Mapping similar source connections in Watson Knowledge Catalog

IBM Spectrum® Discover supports mapping source connections with Watson™ Knowledge Catalog connections (WKC) through WKC connector App.

When metadata is being exported to WKC, IBM Spectrum Discover might use a source connection that WKC can also connect to. In such a scenario, you can configure the connection mapping within the WKC Connector App.

The connections that can be linked to are:
  • Amazon S3
  • IBM Cloud® Object Storage
  • IBM Storage Scale
Note: Connections with IBM Storage Scale are established through an S3 connection as WKC does not support IBM Storage Scale directly.

The details for configuring the connection maps with each of these source connections are described.

S3

For an IBM Spectrum Discover S3 connection, the WKC connection must contain the following details:

Bucket
If the bucket name is configured, then you do not need to provide any further configuration details. The WKC Connector App can infer the details from the global namespace of Amazon S3 buckets.
If the bucket name is not provided, then configure the WKC_Connection_Map environment variable by using the following format: <datasource>;<cluster>:<wkc connection name>. A sample variable value is shown. All documents, that the WKC App receives in its work message corresponding to the data source and cluster pair that is defined in the variable, maps to the WKC connection of that name.
WKC_CONNECTION_MAP=testbucket1.sd.ibm.com;s3.eu-west-1.amazonaws.com:s3_con_no_bucket
Note: It is mandatory to provide the bucket name while you are configuring details in IBM Spectrum Discover but it is optional for WKC.
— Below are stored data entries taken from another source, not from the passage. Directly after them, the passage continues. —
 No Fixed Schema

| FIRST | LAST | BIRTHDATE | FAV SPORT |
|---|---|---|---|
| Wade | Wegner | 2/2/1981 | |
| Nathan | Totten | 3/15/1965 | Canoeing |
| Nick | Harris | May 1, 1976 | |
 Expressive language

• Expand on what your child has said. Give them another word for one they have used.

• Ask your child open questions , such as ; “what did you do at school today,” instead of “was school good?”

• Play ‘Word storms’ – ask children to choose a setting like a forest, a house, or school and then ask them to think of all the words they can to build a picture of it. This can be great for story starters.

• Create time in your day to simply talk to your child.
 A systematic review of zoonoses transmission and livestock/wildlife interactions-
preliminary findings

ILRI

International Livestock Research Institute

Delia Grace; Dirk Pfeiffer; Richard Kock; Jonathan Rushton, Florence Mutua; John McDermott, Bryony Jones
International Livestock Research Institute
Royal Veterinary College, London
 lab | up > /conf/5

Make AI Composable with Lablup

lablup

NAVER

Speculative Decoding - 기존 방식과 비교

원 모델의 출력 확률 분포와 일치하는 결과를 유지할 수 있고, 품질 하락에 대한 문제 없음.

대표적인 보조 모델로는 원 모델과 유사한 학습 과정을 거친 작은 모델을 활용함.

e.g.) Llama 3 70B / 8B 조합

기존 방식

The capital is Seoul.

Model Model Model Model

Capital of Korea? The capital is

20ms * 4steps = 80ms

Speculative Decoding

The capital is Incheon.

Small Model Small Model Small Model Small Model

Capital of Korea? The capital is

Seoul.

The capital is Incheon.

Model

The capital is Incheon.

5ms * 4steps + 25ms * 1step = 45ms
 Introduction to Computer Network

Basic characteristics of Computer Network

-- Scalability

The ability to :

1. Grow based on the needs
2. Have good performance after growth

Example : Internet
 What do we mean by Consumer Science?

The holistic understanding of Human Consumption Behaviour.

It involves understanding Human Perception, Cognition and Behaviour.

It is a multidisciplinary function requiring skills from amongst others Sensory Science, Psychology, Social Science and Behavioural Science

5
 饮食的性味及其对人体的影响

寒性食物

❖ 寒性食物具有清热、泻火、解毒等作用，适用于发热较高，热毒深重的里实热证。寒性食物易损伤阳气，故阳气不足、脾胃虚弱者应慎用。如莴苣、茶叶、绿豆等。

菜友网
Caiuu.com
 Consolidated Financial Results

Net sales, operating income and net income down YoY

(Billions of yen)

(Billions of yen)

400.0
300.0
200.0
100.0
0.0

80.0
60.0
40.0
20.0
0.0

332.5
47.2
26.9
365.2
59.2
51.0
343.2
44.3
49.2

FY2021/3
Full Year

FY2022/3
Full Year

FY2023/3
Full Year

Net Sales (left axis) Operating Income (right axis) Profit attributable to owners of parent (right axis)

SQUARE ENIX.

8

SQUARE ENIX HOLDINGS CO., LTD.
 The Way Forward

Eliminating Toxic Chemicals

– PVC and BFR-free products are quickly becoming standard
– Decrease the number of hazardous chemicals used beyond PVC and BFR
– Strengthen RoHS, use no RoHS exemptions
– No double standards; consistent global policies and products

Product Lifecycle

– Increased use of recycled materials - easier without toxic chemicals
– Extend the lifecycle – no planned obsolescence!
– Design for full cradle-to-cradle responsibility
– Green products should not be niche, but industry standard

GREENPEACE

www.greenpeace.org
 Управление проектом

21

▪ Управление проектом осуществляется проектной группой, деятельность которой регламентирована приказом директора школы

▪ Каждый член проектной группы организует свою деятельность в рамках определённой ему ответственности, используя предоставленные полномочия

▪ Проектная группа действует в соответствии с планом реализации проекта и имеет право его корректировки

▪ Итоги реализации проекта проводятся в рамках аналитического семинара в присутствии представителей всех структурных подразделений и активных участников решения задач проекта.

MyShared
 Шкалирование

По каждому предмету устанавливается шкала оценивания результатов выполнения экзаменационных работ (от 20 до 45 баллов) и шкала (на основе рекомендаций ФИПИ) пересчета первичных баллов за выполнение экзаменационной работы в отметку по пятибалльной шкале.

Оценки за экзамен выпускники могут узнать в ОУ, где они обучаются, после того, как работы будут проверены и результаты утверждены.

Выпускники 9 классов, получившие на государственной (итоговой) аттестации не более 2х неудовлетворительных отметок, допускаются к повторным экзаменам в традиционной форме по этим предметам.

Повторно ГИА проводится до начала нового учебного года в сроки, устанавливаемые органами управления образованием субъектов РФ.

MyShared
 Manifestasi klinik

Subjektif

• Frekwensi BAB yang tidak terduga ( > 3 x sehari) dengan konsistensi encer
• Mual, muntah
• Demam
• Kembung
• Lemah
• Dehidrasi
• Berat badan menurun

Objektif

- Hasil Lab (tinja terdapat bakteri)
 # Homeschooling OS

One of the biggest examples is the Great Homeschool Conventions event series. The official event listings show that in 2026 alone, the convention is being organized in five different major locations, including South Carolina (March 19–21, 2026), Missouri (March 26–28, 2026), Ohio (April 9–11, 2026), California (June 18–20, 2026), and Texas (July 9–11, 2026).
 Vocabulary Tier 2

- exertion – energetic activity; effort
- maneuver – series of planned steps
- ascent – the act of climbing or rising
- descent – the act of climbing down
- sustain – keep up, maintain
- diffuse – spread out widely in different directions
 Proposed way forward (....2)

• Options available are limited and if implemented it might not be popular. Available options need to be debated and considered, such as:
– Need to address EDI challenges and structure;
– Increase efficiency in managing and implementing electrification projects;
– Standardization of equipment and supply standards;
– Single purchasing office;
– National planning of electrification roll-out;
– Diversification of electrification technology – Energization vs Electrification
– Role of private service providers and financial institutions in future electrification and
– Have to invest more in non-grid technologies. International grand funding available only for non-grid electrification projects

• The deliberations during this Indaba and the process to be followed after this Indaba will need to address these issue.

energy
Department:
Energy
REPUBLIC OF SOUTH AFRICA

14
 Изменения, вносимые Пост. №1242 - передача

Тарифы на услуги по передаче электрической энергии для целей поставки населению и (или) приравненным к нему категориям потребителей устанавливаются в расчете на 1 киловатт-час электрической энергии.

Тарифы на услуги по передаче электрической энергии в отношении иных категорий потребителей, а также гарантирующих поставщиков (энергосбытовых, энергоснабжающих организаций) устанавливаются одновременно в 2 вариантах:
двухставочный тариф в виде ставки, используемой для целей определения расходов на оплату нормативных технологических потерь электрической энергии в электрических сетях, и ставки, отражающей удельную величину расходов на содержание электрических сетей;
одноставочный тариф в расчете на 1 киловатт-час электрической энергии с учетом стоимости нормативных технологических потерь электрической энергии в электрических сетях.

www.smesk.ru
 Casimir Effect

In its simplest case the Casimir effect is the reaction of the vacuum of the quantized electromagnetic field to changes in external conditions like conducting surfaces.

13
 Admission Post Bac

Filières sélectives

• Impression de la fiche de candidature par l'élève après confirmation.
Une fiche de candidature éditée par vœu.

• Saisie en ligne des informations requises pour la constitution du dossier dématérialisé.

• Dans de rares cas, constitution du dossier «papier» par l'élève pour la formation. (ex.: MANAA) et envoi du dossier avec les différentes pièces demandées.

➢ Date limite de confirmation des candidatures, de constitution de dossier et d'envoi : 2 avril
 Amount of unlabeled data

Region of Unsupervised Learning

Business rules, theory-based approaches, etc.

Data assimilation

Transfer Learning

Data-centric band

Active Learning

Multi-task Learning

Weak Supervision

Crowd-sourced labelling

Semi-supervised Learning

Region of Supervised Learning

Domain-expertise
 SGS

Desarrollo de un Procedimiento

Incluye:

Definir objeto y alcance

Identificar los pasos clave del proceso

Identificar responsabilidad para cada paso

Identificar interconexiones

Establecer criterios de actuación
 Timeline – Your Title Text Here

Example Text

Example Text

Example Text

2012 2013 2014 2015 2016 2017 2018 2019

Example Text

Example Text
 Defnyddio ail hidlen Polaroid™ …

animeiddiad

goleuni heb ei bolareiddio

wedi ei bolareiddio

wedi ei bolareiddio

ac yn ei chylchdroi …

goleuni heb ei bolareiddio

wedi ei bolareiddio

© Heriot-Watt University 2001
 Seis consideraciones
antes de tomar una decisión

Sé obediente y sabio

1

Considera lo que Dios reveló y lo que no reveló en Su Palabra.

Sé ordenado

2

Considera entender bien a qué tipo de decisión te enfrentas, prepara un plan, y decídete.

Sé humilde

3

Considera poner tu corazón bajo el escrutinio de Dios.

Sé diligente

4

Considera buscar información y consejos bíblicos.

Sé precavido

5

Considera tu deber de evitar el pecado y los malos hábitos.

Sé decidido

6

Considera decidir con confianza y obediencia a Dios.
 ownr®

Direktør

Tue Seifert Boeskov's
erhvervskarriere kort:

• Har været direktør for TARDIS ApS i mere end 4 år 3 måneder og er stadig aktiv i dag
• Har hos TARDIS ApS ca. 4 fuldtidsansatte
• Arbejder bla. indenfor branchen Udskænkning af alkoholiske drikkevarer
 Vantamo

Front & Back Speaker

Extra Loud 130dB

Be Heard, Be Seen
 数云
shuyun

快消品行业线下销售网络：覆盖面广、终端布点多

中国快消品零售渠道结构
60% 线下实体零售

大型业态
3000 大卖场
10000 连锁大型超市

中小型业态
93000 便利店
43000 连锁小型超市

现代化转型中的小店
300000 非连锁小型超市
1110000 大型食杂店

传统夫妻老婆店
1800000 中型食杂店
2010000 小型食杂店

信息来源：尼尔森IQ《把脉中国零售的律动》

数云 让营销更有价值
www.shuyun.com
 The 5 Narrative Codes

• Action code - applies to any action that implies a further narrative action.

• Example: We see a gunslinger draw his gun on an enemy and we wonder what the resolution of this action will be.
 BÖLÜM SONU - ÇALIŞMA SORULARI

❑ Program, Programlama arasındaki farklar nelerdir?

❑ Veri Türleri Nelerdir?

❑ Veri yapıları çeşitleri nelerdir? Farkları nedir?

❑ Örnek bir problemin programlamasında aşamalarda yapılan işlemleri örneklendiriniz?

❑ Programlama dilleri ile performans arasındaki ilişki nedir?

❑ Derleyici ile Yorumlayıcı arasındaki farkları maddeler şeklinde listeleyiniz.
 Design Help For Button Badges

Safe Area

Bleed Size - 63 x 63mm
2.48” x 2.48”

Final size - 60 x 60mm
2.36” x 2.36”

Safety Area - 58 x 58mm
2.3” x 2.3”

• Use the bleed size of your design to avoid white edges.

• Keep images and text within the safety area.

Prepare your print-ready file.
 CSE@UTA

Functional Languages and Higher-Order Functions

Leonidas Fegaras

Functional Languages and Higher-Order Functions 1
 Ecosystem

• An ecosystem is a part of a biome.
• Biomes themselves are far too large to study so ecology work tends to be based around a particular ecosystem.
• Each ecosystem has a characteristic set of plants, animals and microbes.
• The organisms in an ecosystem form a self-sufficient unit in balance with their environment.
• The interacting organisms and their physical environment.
IBM Cloud Object Storage Infrastructure

For an IBM Spectrum Discover IBM Cloud Object Storage connection the WKC connection must contain the following details:

Login URL
The login URL must be that of the accessor defined in IBM Spectrum Discover. The data source for IBM Cloud Object Storage is the vault. However, since it is not possible to provide a vault here, you must provide the mapping within the environment variable WKC_CONNECTION_MAP in the following format: <datasource>;<cluster>:<wkc connection name>. A sample variable value is shown.
WKC_CONNECTION_MAP=vault1;e09cdac0-80f8-73be-00ed-cb8edeede242:local_cos_con

Multiple IBM Cloud Object Storage connections to the same system can map to the same WKC connection (as it is at a higher level and can see all vaults).

IBM Storage Scale

Connection mapping with IBM Storage Scale must be done through an S3 connection as WKC cannot connect directly with it.

To establish an S3 connection, configure the following details in the WKC connector app:

Endpoint URL
The S3 Endpoint URL on the IBM Storage Scale mode. For example, http://modevvm19.tuc.stglabs.ibm.com:9000.
Access Key
Type the S3 access key.
Secret Key
Type the S3 secret key.
Bucket
Do not enter values in the bucket field.
Define the mapping within the environment variable WKC_CONNECTION_MAP in the following format: <datasource>;<cluster>:<wkc connection name>. A sample variable value is shown:
WKC_CONNECTION_MAP=scale0;modevvm19.tuc.stglabs.ibm.com:s3_scale

Mapping multiple connections

You can map multiple connections within the same environment variable by using commas to separate the values. A sample is shown:
WKC_CONNECTION_MAP=vault1;e09cdac0-80f8-73be-00ed-cb8edeede242:local_cos_con,scale0;modevvm19.tuc.stglabs.ibm.com:s3_scale,testbucket1.sd.ibm.com;s3.eu-west-1.amazonaws.com:s3_con_no_bucket

Run the following command to edit the WKC Connector app deployment and add the mapping:

oc -n spectrum-discover edit deploy/spectrum-discover-wkcconnector

The WKC connections are configured in the following format:
name: WKC_CONNECTION_MAP
value: vault1;e09cdac0-80f8-73be-00ed-cb8edeede242:local_cos_con,scale0;modevvm19.tuc.stglabs.ibm.com:s3_scale,testbucket1.sd.ibm.com;s3.eu-west-1.amazonaws.com:s3_con_no_bucket
Note: The edit command configures the WKC connection mapping and automatically restarts the WKC pod.